**TASK DETAILS:** Without including any image, retype the records word for word.

[Stored data]
▬▬▬▬▬▬▬▬▬▬
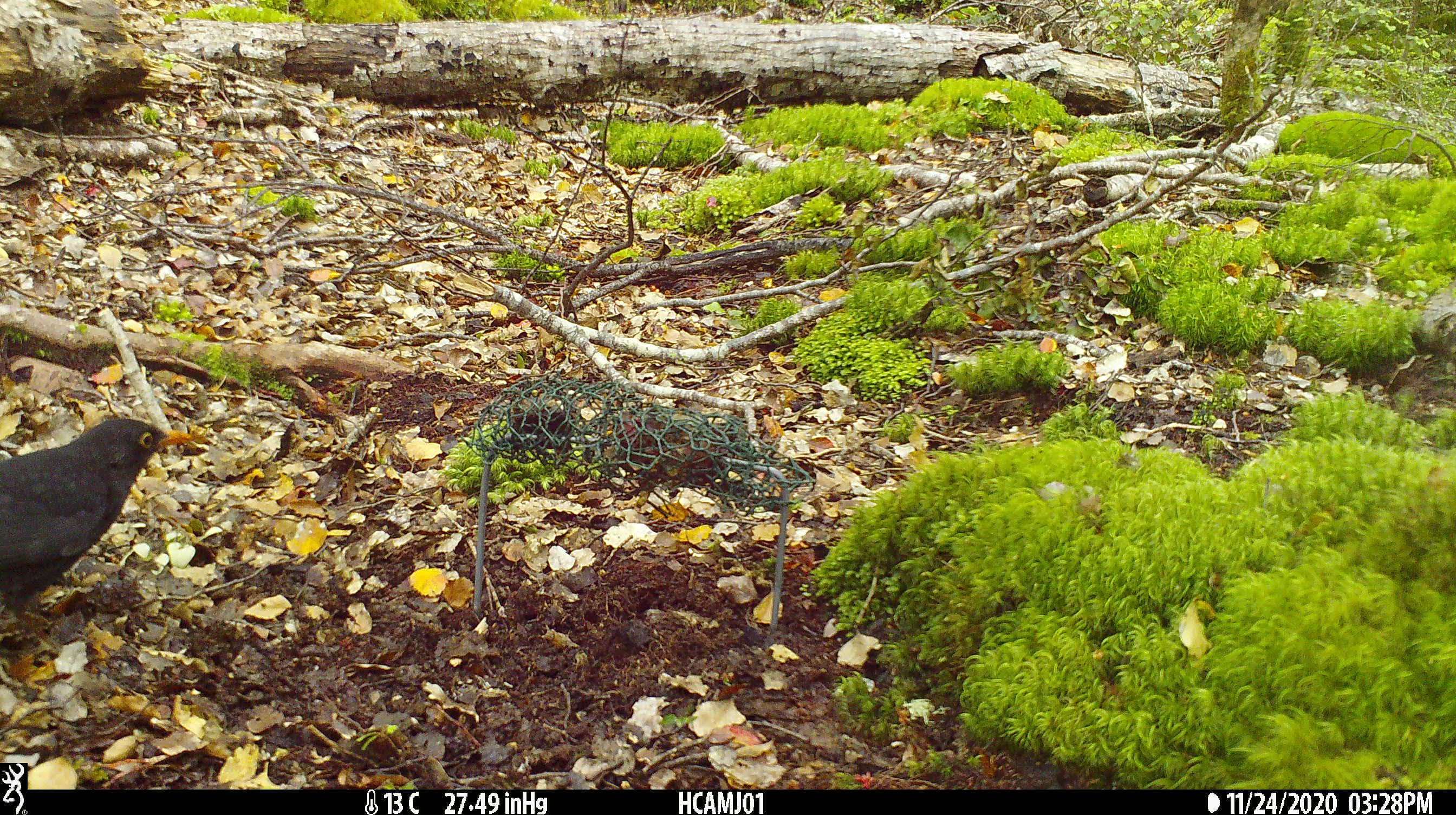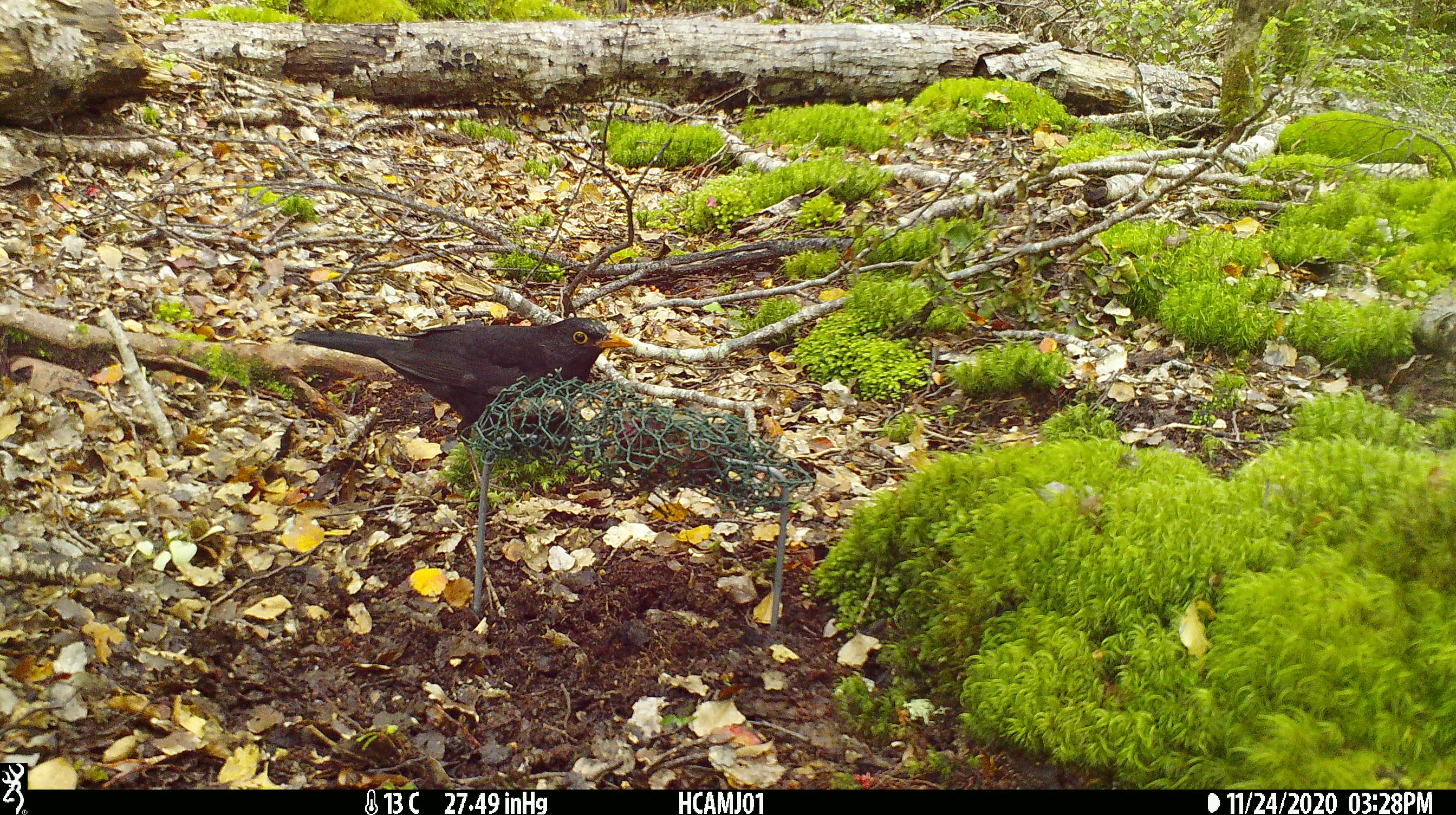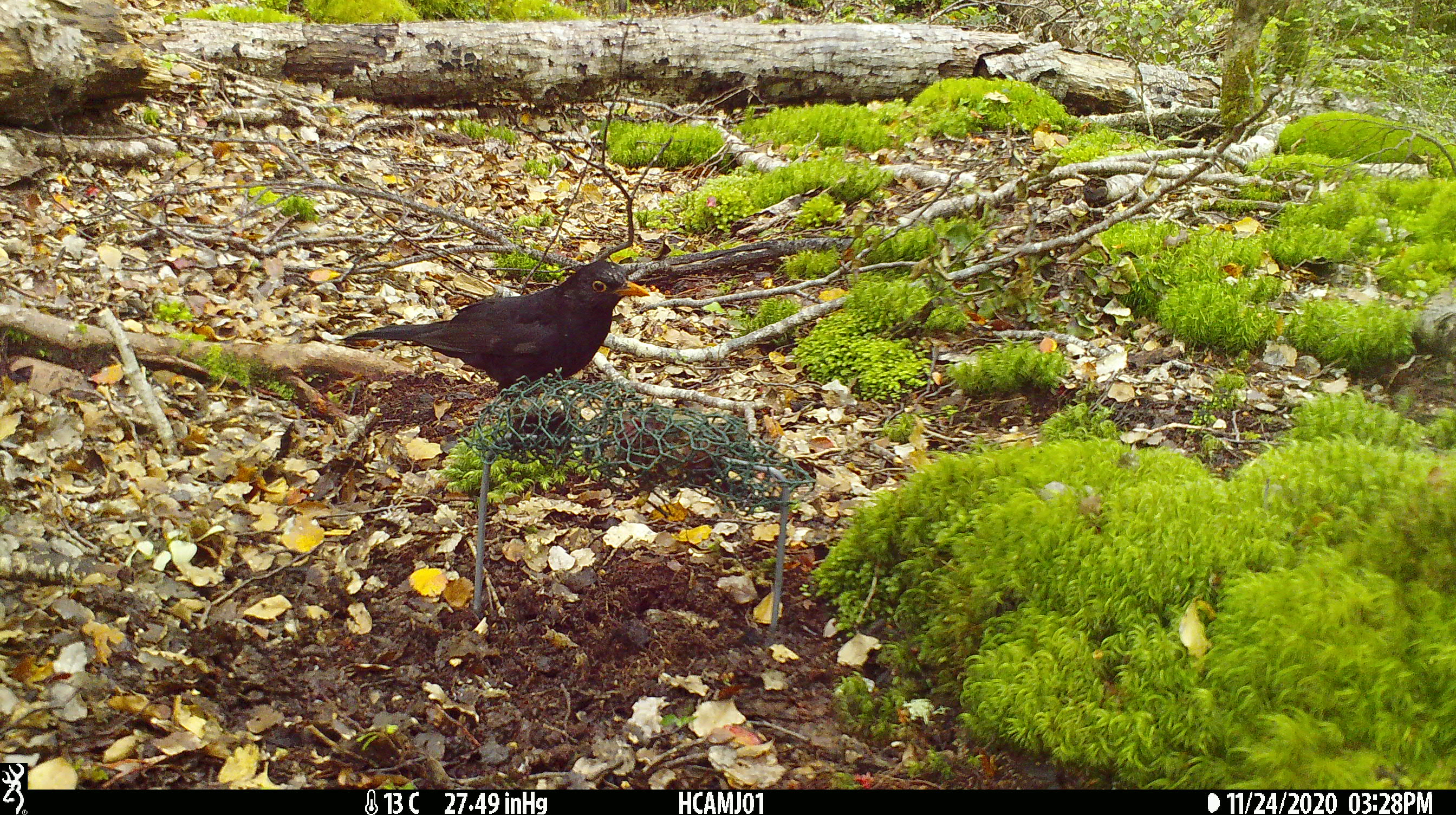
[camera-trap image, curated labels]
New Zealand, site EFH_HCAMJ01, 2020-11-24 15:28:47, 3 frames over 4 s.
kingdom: Animalia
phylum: Chordata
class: Aves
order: Passeriformes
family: Turdidae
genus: Turdus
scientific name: Turdus merula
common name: eurasian blackbird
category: blackbird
▬▬▬▬▬▬▬▬▬▬
**ANSWER TO THE EXERCISE:**
[camera-trap image, curated labels]
New Zealand, site EFH_HCAMJ01, 2020-11-24 15:28:47, 3 frames over 4 s.
kingdom: Animalia
phylum: Chordata
class: Aves
order: Passeriformes
family: Turdidae
genus: Turdus
scientific name: Turdus merula
common name: eurasian blackbird
category: blackbird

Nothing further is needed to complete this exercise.